Rio Tinto joins a consortium dedicated to sustainable mining
Since the resources on which the mining industry depends are precious and limited, concerns about sustainability are central to its operations. To address these needs, a variety of endeavours that can help bolster responsible mining efforts have been established around the world.
One such effort is the Sustainable Resources Engineering Education Consortium, which was set up by the Graduate School of Engineering at both Hokkaido University and Kyushu University. The aim is to strengthen and enhance mineral resource development education in Japan.
The consortium is based on the Joint Program for Sustainable Resources Engineering that was started in 2015 by the two graduate schools. In 2017, the schools also set up the Cooperative Program for Resources Engineering, a master’s degree program that is Japan’s first joint resource engineering course. Seeking to develop graduates with international perspectives and a high level of expertise, the program has given Japanese students the opportunity to participate in overseas internships, and has featured lectures from international academics.
To provide further support for graduates on the program, the consortium has begun to welcome to its membership private companies and public institutions. One of those enterprises is Rio Tinto, which joined the Sustainable Resources Engineering Education Consortium on April 1.
The Canadian spoke about the consortium with Bill Horie, Rio Tinto Japan representative director and president. He pointed out that joining made perfect sense, given the company’s global view and responsible approach: “We produce materials essential for human progress and our materials are essential for the low-carbon transition. These resources are finite, and we recognize our responsibility to extract full value from minerals and materials we produce, while avoiding harm and mitigating impacts to people and the planet.”

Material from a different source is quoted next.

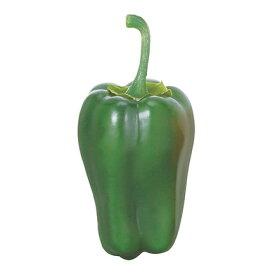 ピーマン(3ケ/パック) グリーン 食品サンプル[G-L]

He added that Rio Tinto stands to play an important role in the organization: “As the only non-Japanese company participating in the consortium, we believe there is a unique role we can play for the consortium and the students of the program this consortium will support. As one of the global leading companies in the resources industry, development of future leaders has been central to our company objectives, and we are very keen to be part of it through the consortium. We have experts both in Japan and globally who are in various fields that are relevant to the resources industry. We look forward to having opportunities to share our experiences — for example, in how a mining company faces challenges everyday and what we do to find solutions — through lectures and interactions with students. Sharing our work with other universities may also be of interest to students, faculties and other consortium members, and we are keen to learn from both universities and other consortium members.”
Rio Tinto has many operations in Canada, and many products — including iron ore, titanium dioxide and diamonds — from these operations make their way to Japan. Furthermore, the company is involved in sustainable activities in Canada that may be of interest to the consortium.
Horie pointed out that one of them is ELYSIS, Rio Tinto’s joint effort with Alcoa, which is supported by Apple Inc. and the governments of Canada and Québec. The endeavour aims to help further develop breakthrough aluminum smelting technology that produces no greenhouse gas emissions.
And recently, Rio Tinto has become the first producer in North America of scandium oxide, one of several oxides of rare earth elements with a high melting point. Scandium is seen as a future critical material for the world, and Rio Tinto produces it from the waste streams of titanium dioxide production in Canada, without additional mining activity.
The initiator of the consortium, Professor Naoki Hiroyoshi of the Faculty of Engineering at Hokkaido University, was enthusiastic about Rio Tinto’s joining, as he explained in a press release: “We sincerely welcome Rio Tinto, a world leader in the mining and metal industries, to the consortium. With Rio Tinto’s participation, we will be able to better pursue the consortium’s goal of developing sustainable resource-related human resources in Japan. Including Rio Tinto, 17 companies and five public organizations have already decided to join or support the consortium. We continue to call for more supporters to enhance this consortium further.”
Rio Tinto Japan’s Horie bolstered these remarks, saying: “Japan will continue to need raw materials as a manufacturing superpower, and that means it will also need future leaders who understand the resources industry. This is a great forum where we can work together with various stakeholders, both private and public, as well as top national universities’ faculty members, for a great cause, supporting future talents of the resource industry in Japan and beyond.”